Breaking the code of DNA binding specificity of TAL-type III effectors.

The pathogenicity of many bacteria depends on the injection of effector proteins via type III secretion into eukaryotic cells in order to manipulate cellular processes. TAL (transcription activator-like) effectors from plant pathogenic Xanthomonas are important virulence factors that act as transcriptional activators in the plant cell nucleus, where they directly bind to DNA via a central domain of tandem repeats. Here, we show how target DNA specificity of TAL effectors is encoded. Two hypervariable amino acid residues in each repeat recognize one base pair in the target DNA. Recognition sequences of TAL effectors were predicted and experimentally confirmed. The modular protein architecture enabled the construction of artificial effectors with new specificities. Our study describes the functionality of a distinct type of DNA binding domain and allows the design of DNA binding domains for biotechnology.

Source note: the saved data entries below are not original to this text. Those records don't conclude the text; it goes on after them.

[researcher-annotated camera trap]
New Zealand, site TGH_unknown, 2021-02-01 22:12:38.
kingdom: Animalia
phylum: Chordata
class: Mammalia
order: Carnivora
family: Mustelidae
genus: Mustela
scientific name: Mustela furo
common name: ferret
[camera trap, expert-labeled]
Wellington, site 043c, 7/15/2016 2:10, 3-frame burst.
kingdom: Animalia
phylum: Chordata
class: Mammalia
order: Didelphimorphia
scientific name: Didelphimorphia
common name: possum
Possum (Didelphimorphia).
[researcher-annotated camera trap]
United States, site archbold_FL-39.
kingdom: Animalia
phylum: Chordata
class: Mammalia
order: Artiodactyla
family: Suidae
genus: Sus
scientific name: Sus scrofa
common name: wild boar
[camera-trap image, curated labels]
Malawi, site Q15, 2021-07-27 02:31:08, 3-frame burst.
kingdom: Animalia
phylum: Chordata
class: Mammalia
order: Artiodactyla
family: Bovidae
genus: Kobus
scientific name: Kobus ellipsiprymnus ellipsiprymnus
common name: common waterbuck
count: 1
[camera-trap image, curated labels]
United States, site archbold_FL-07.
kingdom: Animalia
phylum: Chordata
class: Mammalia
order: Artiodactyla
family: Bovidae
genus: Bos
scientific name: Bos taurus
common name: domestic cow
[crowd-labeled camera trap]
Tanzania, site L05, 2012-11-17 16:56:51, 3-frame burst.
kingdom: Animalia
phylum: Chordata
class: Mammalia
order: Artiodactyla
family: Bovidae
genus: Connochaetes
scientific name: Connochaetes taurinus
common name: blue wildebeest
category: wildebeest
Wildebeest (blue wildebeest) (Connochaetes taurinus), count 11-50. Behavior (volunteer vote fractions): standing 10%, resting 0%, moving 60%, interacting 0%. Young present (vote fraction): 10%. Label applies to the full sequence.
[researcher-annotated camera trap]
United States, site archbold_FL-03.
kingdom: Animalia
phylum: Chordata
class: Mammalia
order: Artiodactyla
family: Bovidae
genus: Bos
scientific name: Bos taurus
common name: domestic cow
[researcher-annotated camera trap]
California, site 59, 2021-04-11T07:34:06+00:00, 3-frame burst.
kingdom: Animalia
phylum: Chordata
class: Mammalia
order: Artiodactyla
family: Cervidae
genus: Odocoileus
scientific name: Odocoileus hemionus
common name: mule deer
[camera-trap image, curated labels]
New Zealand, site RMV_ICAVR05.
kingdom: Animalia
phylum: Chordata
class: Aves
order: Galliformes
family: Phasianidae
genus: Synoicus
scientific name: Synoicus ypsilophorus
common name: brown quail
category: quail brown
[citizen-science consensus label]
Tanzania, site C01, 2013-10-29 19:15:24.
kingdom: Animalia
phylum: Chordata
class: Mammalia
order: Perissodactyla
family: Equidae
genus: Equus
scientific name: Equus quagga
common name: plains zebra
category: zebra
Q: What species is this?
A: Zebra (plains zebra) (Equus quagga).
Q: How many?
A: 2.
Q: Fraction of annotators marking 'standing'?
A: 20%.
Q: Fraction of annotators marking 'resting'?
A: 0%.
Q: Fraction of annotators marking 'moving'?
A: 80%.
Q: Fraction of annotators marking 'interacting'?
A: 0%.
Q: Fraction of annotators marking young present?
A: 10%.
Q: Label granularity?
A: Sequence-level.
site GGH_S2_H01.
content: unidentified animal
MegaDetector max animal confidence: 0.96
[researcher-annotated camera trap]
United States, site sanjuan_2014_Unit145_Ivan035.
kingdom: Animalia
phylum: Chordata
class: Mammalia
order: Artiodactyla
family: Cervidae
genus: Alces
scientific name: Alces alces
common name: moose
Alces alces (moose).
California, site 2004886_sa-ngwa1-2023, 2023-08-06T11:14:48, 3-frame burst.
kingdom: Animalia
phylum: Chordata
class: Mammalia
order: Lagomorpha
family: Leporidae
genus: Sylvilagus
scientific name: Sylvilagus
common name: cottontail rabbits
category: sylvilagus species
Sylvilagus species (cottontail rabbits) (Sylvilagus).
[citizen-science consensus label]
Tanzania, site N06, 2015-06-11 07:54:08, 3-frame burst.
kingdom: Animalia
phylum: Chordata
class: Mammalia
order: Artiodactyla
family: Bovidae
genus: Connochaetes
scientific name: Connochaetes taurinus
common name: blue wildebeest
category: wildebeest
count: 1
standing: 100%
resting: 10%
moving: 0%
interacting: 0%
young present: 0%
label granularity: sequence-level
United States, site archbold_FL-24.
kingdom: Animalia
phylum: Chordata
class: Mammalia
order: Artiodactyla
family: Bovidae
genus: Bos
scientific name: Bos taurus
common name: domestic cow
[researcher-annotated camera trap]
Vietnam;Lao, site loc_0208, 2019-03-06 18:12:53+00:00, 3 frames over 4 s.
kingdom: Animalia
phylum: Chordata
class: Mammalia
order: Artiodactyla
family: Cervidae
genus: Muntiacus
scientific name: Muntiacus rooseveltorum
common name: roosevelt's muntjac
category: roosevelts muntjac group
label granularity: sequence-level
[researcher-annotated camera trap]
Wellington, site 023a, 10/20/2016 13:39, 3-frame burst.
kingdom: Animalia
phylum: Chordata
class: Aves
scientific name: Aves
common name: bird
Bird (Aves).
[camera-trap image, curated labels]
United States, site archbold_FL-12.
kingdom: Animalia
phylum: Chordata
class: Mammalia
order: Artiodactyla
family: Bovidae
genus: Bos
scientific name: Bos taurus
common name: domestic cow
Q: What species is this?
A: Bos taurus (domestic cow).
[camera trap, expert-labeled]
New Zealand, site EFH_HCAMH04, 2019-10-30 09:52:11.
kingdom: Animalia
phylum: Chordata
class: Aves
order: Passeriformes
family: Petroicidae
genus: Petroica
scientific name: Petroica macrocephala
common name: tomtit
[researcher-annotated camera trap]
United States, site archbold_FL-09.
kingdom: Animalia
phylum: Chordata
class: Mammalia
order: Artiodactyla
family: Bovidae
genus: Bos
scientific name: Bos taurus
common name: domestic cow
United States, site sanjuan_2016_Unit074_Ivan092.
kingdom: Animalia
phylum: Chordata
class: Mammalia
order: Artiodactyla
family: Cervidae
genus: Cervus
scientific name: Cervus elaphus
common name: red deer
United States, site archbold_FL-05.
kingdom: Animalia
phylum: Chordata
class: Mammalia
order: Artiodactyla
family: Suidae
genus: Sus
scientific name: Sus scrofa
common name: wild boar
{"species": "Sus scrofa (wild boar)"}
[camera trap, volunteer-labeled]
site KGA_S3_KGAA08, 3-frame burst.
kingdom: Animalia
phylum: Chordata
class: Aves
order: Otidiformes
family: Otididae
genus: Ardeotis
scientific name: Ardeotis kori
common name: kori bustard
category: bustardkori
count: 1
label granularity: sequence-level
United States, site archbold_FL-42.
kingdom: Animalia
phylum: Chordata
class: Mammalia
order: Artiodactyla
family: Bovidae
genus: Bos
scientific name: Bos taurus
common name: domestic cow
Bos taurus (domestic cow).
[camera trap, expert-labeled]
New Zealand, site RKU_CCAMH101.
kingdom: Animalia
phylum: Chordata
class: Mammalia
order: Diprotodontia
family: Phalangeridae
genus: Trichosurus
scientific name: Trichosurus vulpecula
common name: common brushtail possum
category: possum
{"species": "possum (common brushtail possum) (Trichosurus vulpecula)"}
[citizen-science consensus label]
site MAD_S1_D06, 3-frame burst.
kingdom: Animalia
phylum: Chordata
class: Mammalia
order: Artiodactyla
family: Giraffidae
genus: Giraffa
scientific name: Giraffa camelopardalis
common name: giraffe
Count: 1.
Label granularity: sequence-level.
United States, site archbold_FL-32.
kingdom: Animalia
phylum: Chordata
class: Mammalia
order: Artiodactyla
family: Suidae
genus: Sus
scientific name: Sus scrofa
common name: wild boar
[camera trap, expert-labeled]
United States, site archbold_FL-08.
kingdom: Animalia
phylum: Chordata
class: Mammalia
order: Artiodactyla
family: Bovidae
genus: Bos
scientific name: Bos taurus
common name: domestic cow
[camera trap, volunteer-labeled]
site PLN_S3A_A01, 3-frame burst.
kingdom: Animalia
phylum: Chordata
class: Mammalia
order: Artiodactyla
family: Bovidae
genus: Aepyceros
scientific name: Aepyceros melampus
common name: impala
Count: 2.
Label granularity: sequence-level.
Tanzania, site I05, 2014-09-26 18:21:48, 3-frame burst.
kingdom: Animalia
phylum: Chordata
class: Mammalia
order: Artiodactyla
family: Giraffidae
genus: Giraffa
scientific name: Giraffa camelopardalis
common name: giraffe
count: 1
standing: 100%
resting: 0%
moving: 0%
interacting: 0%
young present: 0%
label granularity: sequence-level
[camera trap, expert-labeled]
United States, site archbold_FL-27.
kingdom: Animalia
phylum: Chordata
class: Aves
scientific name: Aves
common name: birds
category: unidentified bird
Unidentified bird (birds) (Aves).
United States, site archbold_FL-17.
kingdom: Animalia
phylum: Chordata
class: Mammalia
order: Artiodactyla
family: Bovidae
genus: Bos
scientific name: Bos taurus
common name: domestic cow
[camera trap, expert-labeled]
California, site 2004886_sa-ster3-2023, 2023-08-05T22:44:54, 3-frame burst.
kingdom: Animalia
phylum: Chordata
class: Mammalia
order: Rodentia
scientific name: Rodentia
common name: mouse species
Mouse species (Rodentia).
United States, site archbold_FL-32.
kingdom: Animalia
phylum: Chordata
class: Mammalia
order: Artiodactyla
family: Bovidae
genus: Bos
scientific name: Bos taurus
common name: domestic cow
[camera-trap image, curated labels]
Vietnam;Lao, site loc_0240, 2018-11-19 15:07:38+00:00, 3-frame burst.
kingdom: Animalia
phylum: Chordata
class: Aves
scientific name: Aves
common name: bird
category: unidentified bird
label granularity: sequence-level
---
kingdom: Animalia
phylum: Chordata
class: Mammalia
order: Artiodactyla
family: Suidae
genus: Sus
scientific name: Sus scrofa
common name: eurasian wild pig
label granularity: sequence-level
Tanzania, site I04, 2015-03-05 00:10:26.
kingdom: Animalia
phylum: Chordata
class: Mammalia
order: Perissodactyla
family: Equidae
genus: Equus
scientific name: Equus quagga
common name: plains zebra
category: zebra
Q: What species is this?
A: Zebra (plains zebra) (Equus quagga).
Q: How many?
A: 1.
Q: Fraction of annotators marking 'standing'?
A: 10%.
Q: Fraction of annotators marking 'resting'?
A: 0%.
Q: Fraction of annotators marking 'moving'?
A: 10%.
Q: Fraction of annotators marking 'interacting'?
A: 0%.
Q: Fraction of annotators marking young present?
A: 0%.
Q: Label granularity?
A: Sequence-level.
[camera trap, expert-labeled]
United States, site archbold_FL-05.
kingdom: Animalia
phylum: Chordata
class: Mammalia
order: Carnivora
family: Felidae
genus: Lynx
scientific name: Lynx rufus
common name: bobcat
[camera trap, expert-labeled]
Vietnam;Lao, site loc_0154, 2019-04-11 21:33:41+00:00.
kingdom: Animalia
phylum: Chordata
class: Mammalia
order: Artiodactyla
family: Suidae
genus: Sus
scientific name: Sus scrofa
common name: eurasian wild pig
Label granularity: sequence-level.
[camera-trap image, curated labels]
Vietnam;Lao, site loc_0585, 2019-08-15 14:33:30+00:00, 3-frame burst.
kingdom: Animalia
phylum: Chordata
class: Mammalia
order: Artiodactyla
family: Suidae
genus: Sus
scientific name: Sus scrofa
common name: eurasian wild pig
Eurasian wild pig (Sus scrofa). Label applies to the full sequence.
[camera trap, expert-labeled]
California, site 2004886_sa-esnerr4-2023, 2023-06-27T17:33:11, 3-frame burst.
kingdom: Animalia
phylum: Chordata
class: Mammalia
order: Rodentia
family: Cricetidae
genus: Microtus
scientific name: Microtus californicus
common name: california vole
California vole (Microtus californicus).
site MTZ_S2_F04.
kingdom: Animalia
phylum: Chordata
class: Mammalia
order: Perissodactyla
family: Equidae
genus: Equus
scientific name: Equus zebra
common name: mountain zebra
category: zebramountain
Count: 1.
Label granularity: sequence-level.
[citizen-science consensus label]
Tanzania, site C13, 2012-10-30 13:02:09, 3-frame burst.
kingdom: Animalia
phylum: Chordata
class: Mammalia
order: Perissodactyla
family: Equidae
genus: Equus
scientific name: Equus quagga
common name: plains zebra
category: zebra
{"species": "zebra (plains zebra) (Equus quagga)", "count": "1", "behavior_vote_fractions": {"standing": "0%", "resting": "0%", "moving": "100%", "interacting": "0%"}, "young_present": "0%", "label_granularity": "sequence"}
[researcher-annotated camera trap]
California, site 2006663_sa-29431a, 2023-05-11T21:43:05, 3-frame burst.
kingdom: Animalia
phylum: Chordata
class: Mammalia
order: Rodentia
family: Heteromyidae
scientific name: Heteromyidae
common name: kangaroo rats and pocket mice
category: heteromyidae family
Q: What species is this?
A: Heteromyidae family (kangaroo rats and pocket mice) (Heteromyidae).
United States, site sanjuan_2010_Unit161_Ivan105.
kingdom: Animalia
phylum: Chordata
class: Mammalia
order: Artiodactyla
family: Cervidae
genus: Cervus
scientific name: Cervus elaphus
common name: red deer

Recognition of AvrBs3-like proteins is mediated by specific binding to promoters of matching pepper Bs3 alleles.

The pepper (Capsicum annuum) bacterial spot (Bs) resistance gene Bs3 and its allelic variant Bs3-E mediate recognition of the Xanthomonas campestris pv vesicatoria type III effector protein AvrBs3 and its deletion derivative AvrBs3Deltarep16. Recognition specificity resides in the Bs3 and Bs3-E promoters and is determined by a defined promoter region, the UPA (for up-regulated by AvrBs3) box. Using site-directed mutagenesis, we defined the exact boundaries of the UPA(AvrBs3) box of the Bs3 promoter and the UPA(AvrBs3Deltarep16) box of the Bs3-E promoter and show that both boxes overlap by at least 11 nucleotides. Despite partial sequence identity, the UPA(AvrBs3) box and the UPA(AvrBs3Deltarep16) box were bound specifically by the corresponding AvrBs3 and AvrBs3Deltarep16 proteins, respectively, suggesting that selective promoter binding of AvrBs3-like proteins is the basis for promoter activation specificity. We also demonstrate that the UPA(AvrBs3) box retains its functionality at different positions within the pepper Bs3 promoter and confers AvrBs3 inducibility in a novel promoter context. Notably, the transfer of the UPA(AvrBs3) box to different promoter locations is always correlated with a new transcriptional start site. The analysis of naturally occurring Bs3 alleles revealed many pepper accessions that encode a nonfunctional Bs3 variant. These accessions showed no apparent abnormalities, supporting the supposition that Bs3 functions only in disease resistance and not in other developmental or physiological processes.